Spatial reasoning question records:
========

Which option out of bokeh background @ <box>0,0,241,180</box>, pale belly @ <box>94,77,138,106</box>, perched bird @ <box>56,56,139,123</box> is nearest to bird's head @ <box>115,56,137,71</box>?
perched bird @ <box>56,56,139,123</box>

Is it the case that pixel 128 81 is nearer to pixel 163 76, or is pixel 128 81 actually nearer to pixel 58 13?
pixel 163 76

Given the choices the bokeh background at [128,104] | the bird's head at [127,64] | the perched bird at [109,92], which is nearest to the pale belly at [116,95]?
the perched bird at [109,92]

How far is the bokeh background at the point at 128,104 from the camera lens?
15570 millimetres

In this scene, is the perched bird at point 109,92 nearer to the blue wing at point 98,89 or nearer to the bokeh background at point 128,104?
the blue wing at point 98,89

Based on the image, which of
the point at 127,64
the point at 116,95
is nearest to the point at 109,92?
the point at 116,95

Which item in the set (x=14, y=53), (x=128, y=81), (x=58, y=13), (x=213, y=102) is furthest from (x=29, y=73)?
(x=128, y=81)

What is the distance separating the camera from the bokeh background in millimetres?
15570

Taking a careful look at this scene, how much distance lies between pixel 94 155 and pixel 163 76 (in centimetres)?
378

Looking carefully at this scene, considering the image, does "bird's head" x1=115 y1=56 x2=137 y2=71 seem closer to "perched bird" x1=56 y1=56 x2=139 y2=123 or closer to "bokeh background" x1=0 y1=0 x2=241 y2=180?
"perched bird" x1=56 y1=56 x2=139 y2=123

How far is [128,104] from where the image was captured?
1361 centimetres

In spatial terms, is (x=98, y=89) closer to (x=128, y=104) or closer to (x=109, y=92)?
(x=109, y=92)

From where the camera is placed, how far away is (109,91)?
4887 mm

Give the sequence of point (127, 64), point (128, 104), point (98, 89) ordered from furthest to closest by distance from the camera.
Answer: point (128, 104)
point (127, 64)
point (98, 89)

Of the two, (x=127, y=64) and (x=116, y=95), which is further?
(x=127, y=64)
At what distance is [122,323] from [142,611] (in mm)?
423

========

DIRECTION:
Copy every one of the records above word for word, from the first line through the last.

COMPLETED TASK:
Which option out of bokeh background @ <box>0,0,241,180</box>, pale belly @ <box>94,77,138,106</box>, perched bird @ <box>56,56,139,123</box> is nearest to bird's head @ <box>115,56,137,71</box>?
perched bird @ <box>56,56,139,123</box>

Is it the case that pixel 128 81 is nearer to pixel 163 76, or is pixel 128 81 actually nearer to pixel 58 13?
pixel 163 76

Given the choices the bokeh background at [128,104] | the bird's head at [127,64] | the perched bird at [109,92], which is nearest to the pale belly at [116,95]?
the perched bird at [109,92]

How far is the bokeh background at the point at 128,104 from the camera lens?
15570 millimetres

In this scene, is the perched bird at point 109,92 nearer to the blue wing at point 98,89 or nearer to the bokeh background at point 128,104?
the blue wing at point 98,89

Based on the image, which of
the point at 127,64
the point at 116,95
is nearest to the point at 109,92?
the point at 116,95

Which item in the set (x=14, y=53), (x=128, y=81), (x=58, y=13), (x=213, y=102) is furthest from (x=29, y=73)?
(x=128, y=81)

What is the distance separating the camera from the bokeh background in millimetres?
15570

Taking a careful look at this scene, how much distance lies between pixel 94 155 and pixel 163 76 (in centimetres)?
378

Looking carefully at this scene, considering the image, does "bird's head" x1=115 y1=56 x2=137 y2=71 seem closer to "perched bird" x1=56 y1=56 x2=139 y2=123 or closer to "bokeh background" x1=0 y1=0 x2=241 y2=180?
"perched bird" x1=56 y1=56 x2=139 y2=123

How far is [128,104] from where the image was captured?
1361 centimetres

In spatial terms, is (x=98, y=89) closer to (x=128, y=104) or closer to (x=109, y=92)?
(x=109, y=92)

From where the camera is placed, how far away is (109,91)?
4887 mm

Give the sequence of point (127, 64), point (128, 104), point (98, 89) ordered from furthest to closest by distance from the camera.
Answer: point (128, 104)
point (127, 64)
point (98, 89)

Of the two, (x=127, y=64) and (x=116, y=95), which is further?
(x=127, y=64)
At what distance is [122,323] from [142,611] (in mm)?
423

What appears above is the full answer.